The introduction of electronics in modern vehicles has sparked the inventiveness of thieves, who are always finding new ways to steal cars. With the aim to avoid vehicle theft, in this paper we propose a method aimed to continuously detect the driver when the driving session is in progress i.e., by providing a silent and continuous way to authenticate the (authorized) driver to the vehicle (and to continue to authenticate him/her while driving).
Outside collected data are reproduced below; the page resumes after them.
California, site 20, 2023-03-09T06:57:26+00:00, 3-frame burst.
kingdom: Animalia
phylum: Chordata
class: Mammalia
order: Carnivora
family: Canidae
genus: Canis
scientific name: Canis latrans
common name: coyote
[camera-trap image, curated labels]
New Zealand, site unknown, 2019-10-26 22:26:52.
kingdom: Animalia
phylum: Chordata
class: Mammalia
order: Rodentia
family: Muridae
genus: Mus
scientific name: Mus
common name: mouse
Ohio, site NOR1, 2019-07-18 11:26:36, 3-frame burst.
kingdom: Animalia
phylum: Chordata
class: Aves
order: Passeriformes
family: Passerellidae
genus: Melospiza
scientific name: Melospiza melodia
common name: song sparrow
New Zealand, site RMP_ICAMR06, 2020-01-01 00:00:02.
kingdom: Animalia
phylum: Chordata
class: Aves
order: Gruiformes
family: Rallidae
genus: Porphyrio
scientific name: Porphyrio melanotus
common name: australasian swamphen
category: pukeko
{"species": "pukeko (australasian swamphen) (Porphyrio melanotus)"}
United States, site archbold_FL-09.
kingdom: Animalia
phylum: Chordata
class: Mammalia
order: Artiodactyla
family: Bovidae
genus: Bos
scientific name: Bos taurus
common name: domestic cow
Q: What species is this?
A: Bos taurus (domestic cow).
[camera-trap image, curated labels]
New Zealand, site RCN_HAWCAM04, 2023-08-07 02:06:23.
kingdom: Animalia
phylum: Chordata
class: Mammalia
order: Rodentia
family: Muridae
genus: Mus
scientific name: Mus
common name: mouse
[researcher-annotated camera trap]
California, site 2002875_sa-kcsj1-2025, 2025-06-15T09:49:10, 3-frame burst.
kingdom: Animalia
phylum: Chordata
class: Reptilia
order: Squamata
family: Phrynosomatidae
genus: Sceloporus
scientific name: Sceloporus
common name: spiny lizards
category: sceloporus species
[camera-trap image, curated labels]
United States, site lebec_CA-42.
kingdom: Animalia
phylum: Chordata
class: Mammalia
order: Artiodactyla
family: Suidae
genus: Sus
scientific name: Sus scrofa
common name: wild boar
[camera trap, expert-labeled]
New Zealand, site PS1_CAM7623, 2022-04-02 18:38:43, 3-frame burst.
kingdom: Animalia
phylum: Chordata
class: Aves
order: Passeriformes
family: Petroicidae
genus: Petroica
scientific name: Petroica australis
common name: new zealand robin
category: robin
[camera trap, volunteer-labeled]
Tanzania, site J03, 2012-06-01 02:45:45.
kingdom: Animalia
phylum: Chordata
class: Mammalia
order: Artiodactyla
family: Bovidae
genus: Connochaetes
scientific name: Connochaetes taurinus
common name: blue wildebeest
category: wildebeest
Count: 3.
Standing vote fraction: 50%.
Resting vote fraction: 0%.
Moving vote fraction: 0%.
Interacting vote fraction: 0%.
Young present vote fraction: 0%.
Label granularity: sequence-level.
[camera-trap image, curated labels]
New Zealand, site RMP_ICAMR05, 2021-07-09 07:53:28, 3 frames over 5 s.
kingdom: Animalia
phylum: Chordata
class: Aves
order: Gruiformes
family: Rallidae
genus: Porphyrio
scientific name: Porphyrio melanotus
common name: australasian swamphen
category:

We analyse a set of features extracted from the vehicle controller area network that are considered as input for several deep learning networks, aimed to discriminate between different drivers. A real-world path in Korea performed by four different drivers is used in the experimental analysis, by showing promising results: as a matter of fact, the proposed method obtains a precision equal to 0.906 and a recall of 0.887 with the MobileNet model in driver detection.
基于可解释深度学习的驾驶员检测方法
现代汽车中电子设备的引入激发了小偷的创造力,他们总是在寻找新的方法来偷车。为了避免车辆被盗,本文提出了一种在驾驶过程中持续检测驾驶员的方法,即通过提供一种无声且持续的方式向车辆验证(授权)驾驶员(并在驾驶时继续验证他/她)。我们分析了从车辆控制器区域网络中提取的一组特征,这些特征被认为是几个深度学习网络的输入,旨在区分不同的驾驶员。实验分析中使用了韩国的一个由四个不同驾驶员执行的真实路径,结果显示出很好的结果:事实上,所提出的方法在驾驶员检测中使用MobileNet模型获得了等于0.906的精度和0.887的召回率。
本文章由计算机程序翻译,如有差异,请以英文原文为准。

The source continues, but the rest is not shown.